## Instructions for the task:
Please repeat the listing below exactly, but do not include its pictures.

## Data below:

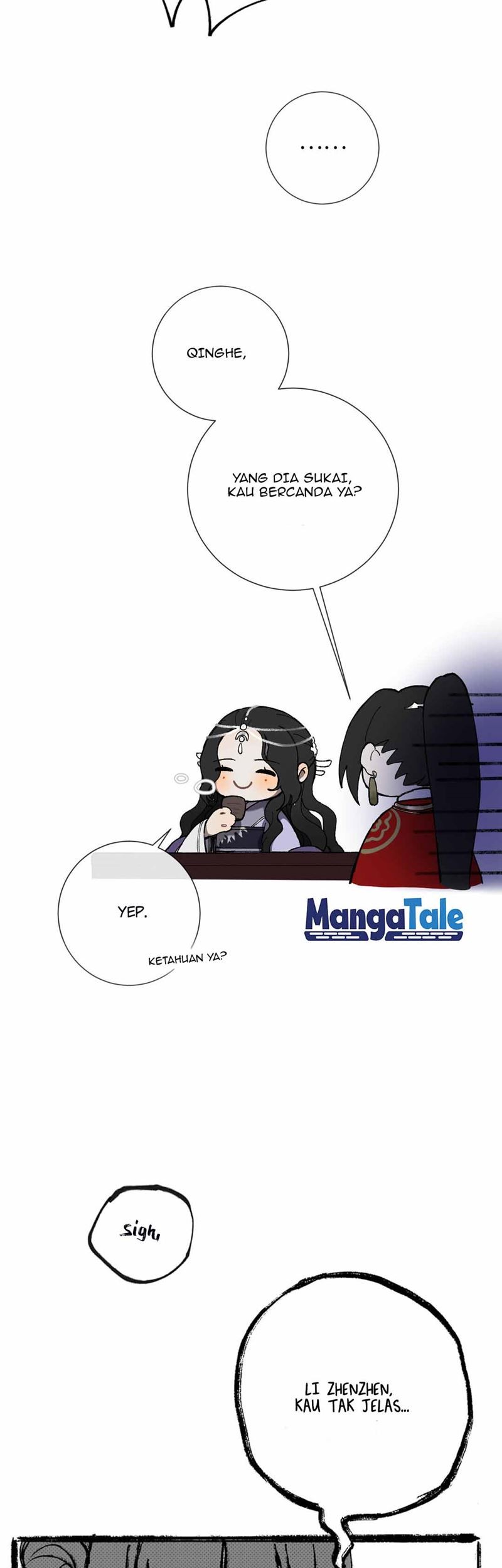 Zhen Zhen Nan Wei Chapter 03 Gambar 27
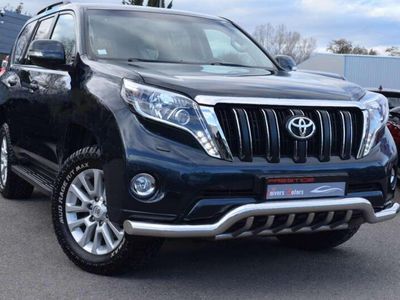 occasion Toyota Land Cruiser 190 D-4d Fap Life Bva 5p Carte Grise Offerte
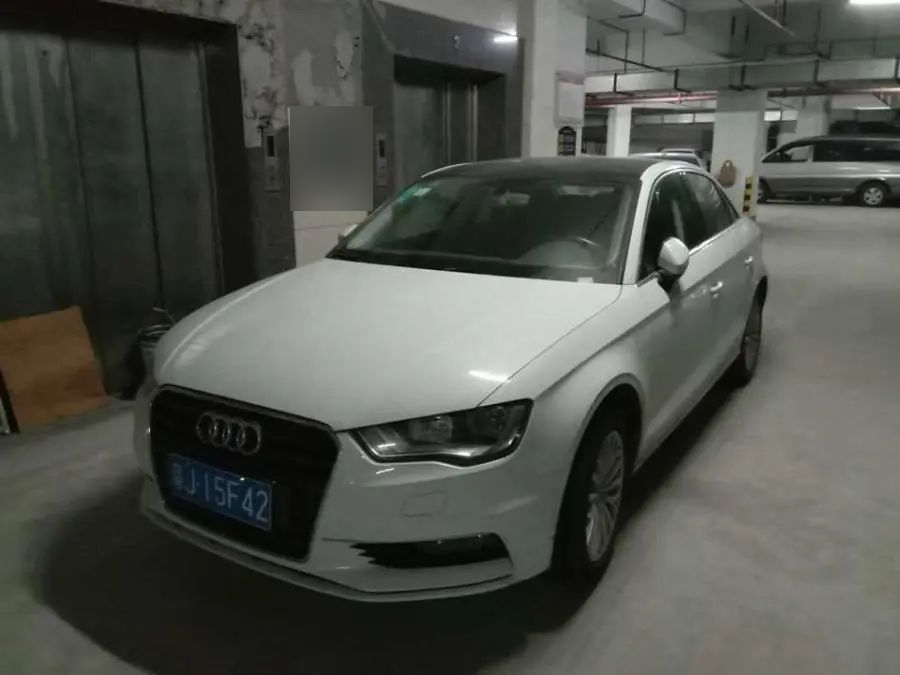上新！奥迪汽车4.9万起拍不限购，还有超值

## Written reply:
 Zhen Zhen Nan Wei Chapter 03 Gambar 27
 occasion Toyota Land Cruiser 190 D-4d Fap Life Bva 5p Carte Grise Offerte
上新！奥迪汽车4.9万起拍不限购，还有超值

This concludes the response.